*Instructions*.
[A] In the narrative about the meeting with Dan and Tony, how did Tony's appraisal of the commercial property compare with its assessed value?
[B] Carry the narrative about the meeting with Dan and Tony forward from its final sentence.
--- start of Document passage ---
Dan’s take on Frank sounded more than just plausible. But now I had to assess Dan and Tony, for surely they too had angles.  I mean, who dresses like Tony and who partners with a guy who dresses like Tony without some angle being involved? I started out by questioning Tony about valuations for the commercial property.  Several years ago, apparently, Dan had used Tony to appraise it in connection with a tax appeal that UB had been pursuing.  Tony’s figure had been about a third of the assessed value, which, eventually, was reduced significantly, but not to the absurdly low level of Tony’s appraisal.

When I asked Tony directly for explanation of the huge divergence between the assessed value and his appraised value, he said, “My number was a joke, it was so low, but it was among friends.”  I wasn’t sure what he meant, but just then I remembered that I was in New Jersey, not Minnesota.

[Redacted conversation.]

We moved on to the issue of property management.  “Since we’re having a big picture conversation,” I said, “we should talk more about how this property should be managed going forward.  As I mentioned in my outline, I think it would be great if we could put things on a level where Uncle Bruce can have a hand in how the property is run, but that the leasing, the maintenance and so forth, can be put in the hands of capable, professional management to increase the income and to free-up Uncle Bruce so he can travel and do things he’d prefer to do.”

As time would reveal, it was an entirely naïve statement.  UB had more time on his hands than was good for him—and way too much space, to boot.  Years later, I would see that I had no idea what I was talking about.  It was all missing the point about UB and what he wanted.

“That’s where Tony comes in,” said Dan.  “You could use him to manage the property.”  So here was the angle, or at least one of them, that had arrived in the Cadillac from which these two gentlemen had alighted.
--- end of Document passage ---
--- start of Dataset extract ---
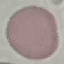
Malaria status: uninfected. Giemsa-stained preparation. Thin blood film. Cell patch, automatically extracted from a larger field of view and resized to 64 × 64 pixels. Photographed with a smartphone camera at the microscope eyepiece.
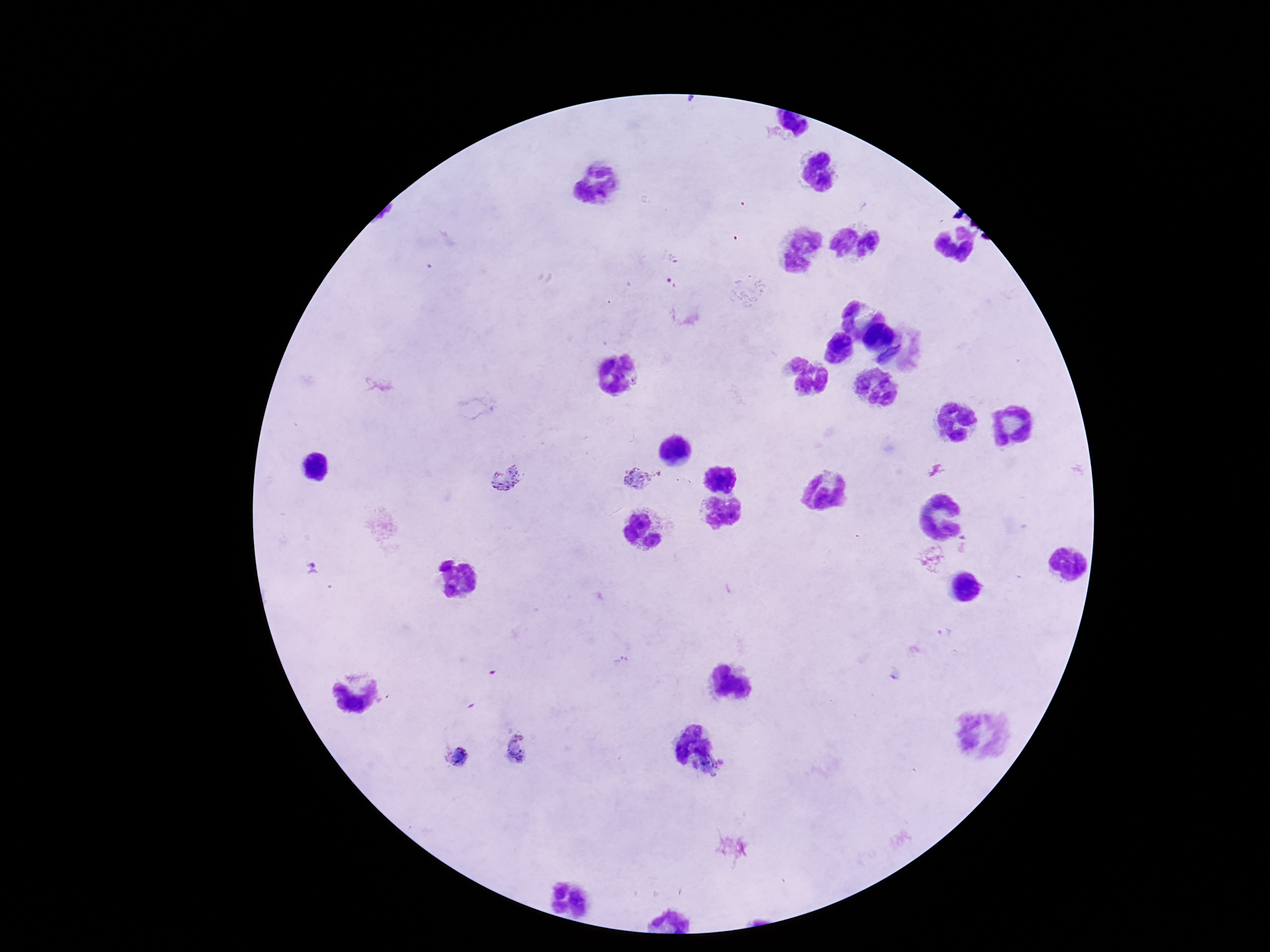
Approximate centers as {x, y} in pixels.
Summary:
  - Plasmodium parasite locations: {638, 478}, {504, 479}, {964, 543}, {932, 555}, {312, 568}, {518, 748}, {455, 758}
  - Capture: smartphone camera through the microscope eyepiece
  - Preparation: thick blood smear
  - Stain: Giemsa
  - Magnification: 100x
  - Field of view: one from this slide
  - Image size: 1270×952 pixels
  - Patient malaria status: positive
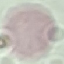
result = no malaria parasites detected
capture = smartphone through the microscope eyepiece
preparation = thin smear
image type = cell patch, automatically extracted from a larger field of view and resized to 64 × 64 pixels
stain = Giemsa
State which parasite is depicted.
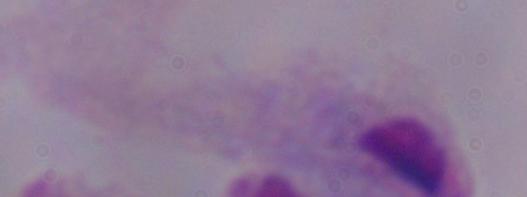

This is a trichomonad.

{
  "modality": "micrograph",
  "magnification": "1000x"
}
Assess the morphology of the erythrocytes.
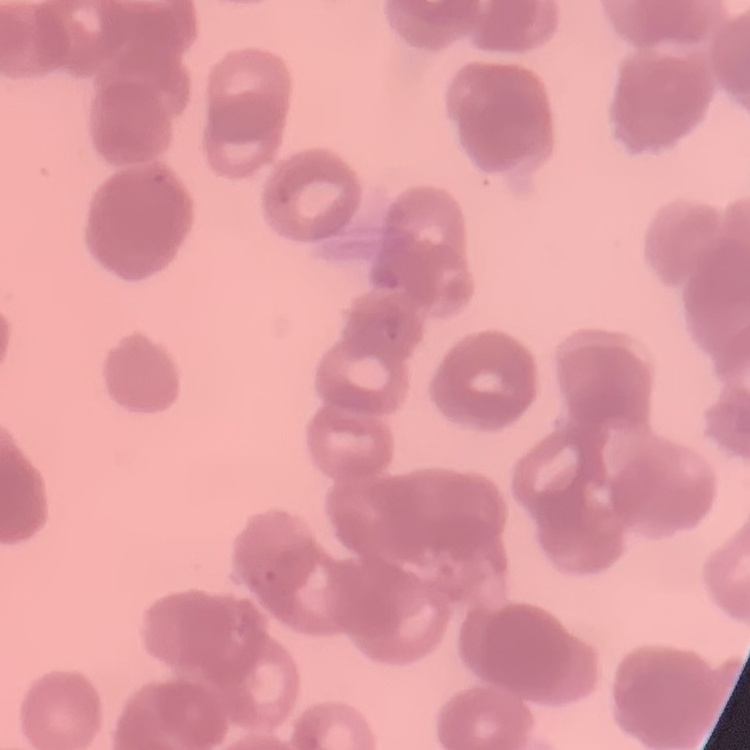
Rouleaux formation.

stain = Field's or Giemsa
image type = square crop of a larger photomicrograph
preparation = thin blood smear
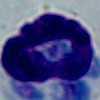

Summary:
  - Modality: photomicrograph
  - Magnification: 1000x
  - Identification: white blood cell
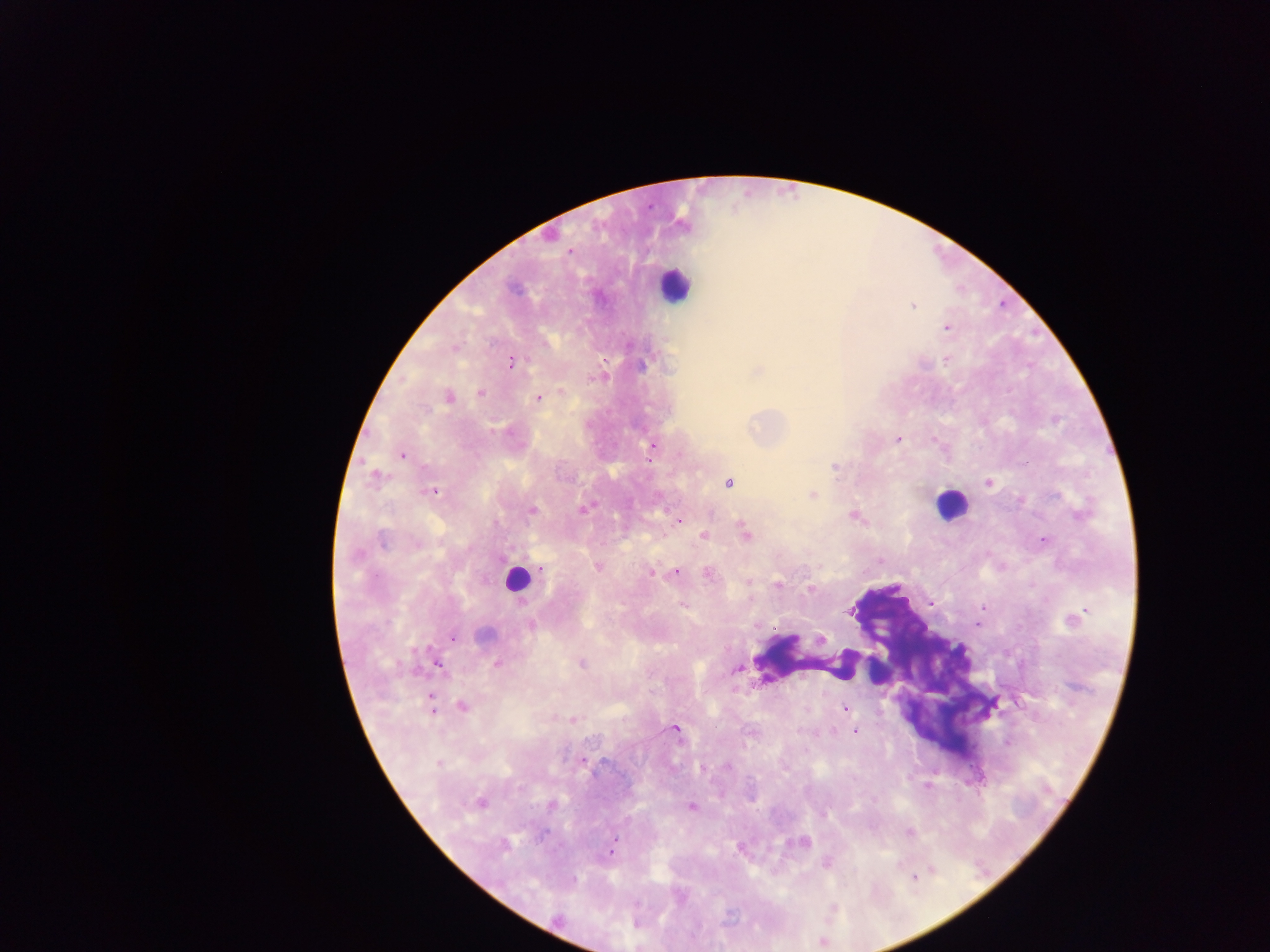
image size = 1270×952 pixels
leukocyte locations = approximate centers as x y in pixels: 674 284; 949 505; 518 578; 811 663
Plasmodium parasite locations = approximate centers as x y in pixels: 570 251; 912 306; 947 327; 454 348; 947 359; 604 361; 511 362; 758 371; 480 393; 448 397; 538 398; 898 439; 653 448; 402 455; 835 467; 375 478; 729 483; 989 483; 431 491; 813 495; 584 509; 532 510; 852 516; 678 521; 745 532; 704 536; 383 540; 1044 540; 417 544; 357 556; 597 566; 541 569; 675 572; 651 573; 708 574; 778 585; 810 589; 682 604; 982 607; 1075 618; 531 625; 484 634; 452 638; 821 639; 497 664; 582 664; 438 666; 737 668; 432 705; 463 706; 843 708; 572 720; 675 729; 855 732; 582 760; 438 763; 701 768; 480 802; 692 807; 823 814; 909 833; 803 842; 504 845; 610 852; 914 878
country = Ghana
capture = mobile-phone photograph through a microscope
field of view = single
preparation = thick blood smear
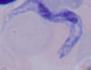
1000x magnification. Photomicrograph. A trypanosome is shown.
State which parasite is depicted.
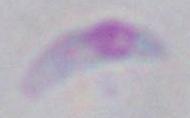
This is Toxoplasma gondii.

modality = micrograph
magnification = 1000x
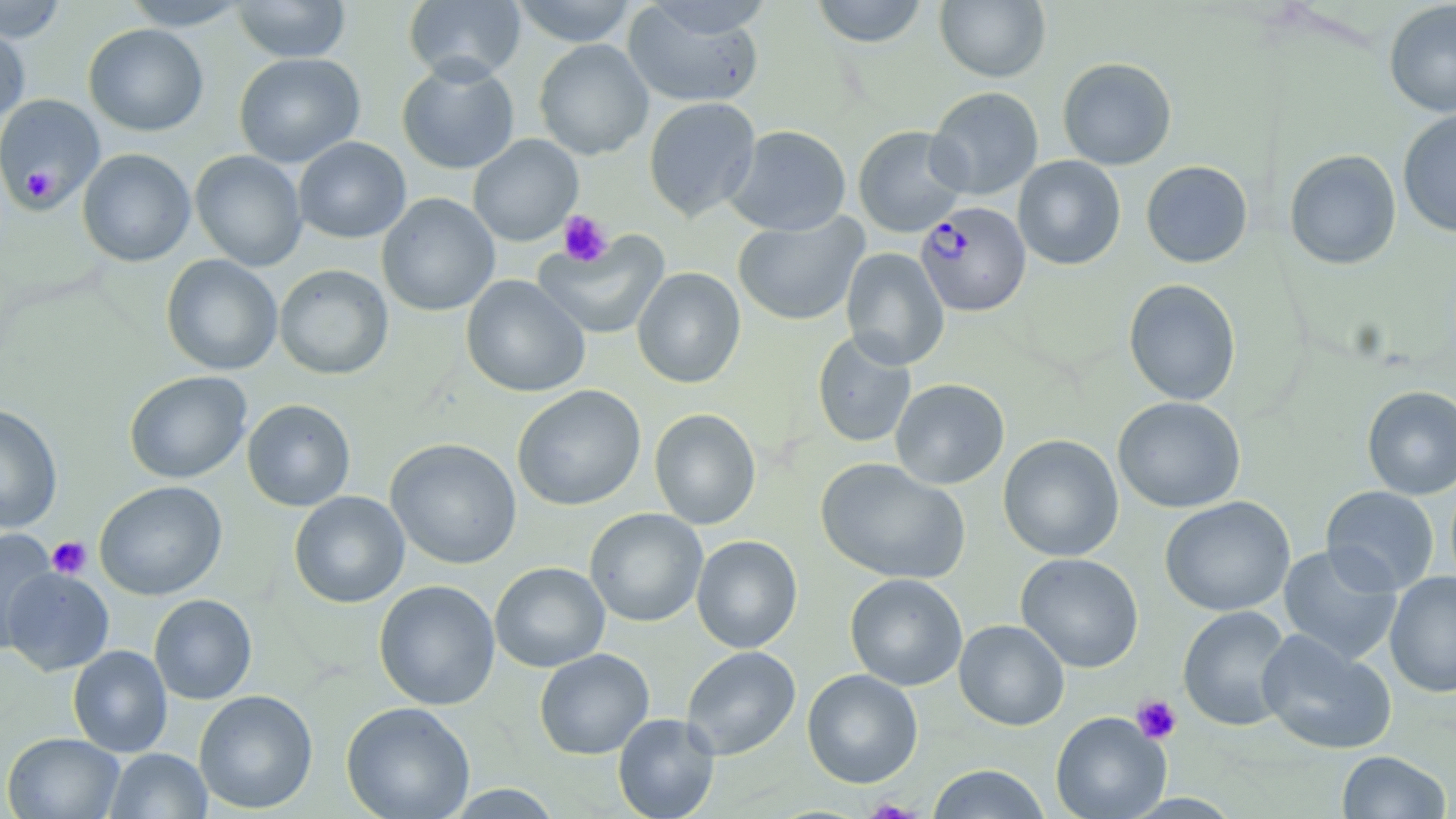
--- end of Dataset extract ---
*In response*.
[A] Tony's figure was about a third of the assessed value.

[B]
“Yeah, and once I get familiar with it,” Tony jumped in, “I could see myself making an offer on it.”  With that line, my defenses were fully up.

I responded without waiting for UB.  He had been rather quiet up to that point anyway.  “Well, really, I think Cliff is quite familiar with the property—Dan you’re familiar with Cliff, are you not?”

“Oh yes, I know Cliff,” said Dan.

“It’s my understanding,” I continued, “that Cliff has been doing a fair amount of work for UB with regard to managing the property, but it’s a kind of informal arrangement, and maybe the best, short-term approach is simply to give Cliff clearer authority and direction and let him manage the property until it’s decided exactly what should done with it in terms of long-term development.”

“Yeah, but I think Cliff would have a conflict of interest, being both a tenant and the manager of the property.  I’d advise against that.”

Conflict of interest?  Was he kidding? And what, I thought, was the Dan and Tony show if it didn’t have conflict of interest written all over it?  I wanted to be done with these guys.  “Well, I think we’ll have to take this all under advisement,” I said.  They got the hint, and after a few superfluous words to UB, they made their exit.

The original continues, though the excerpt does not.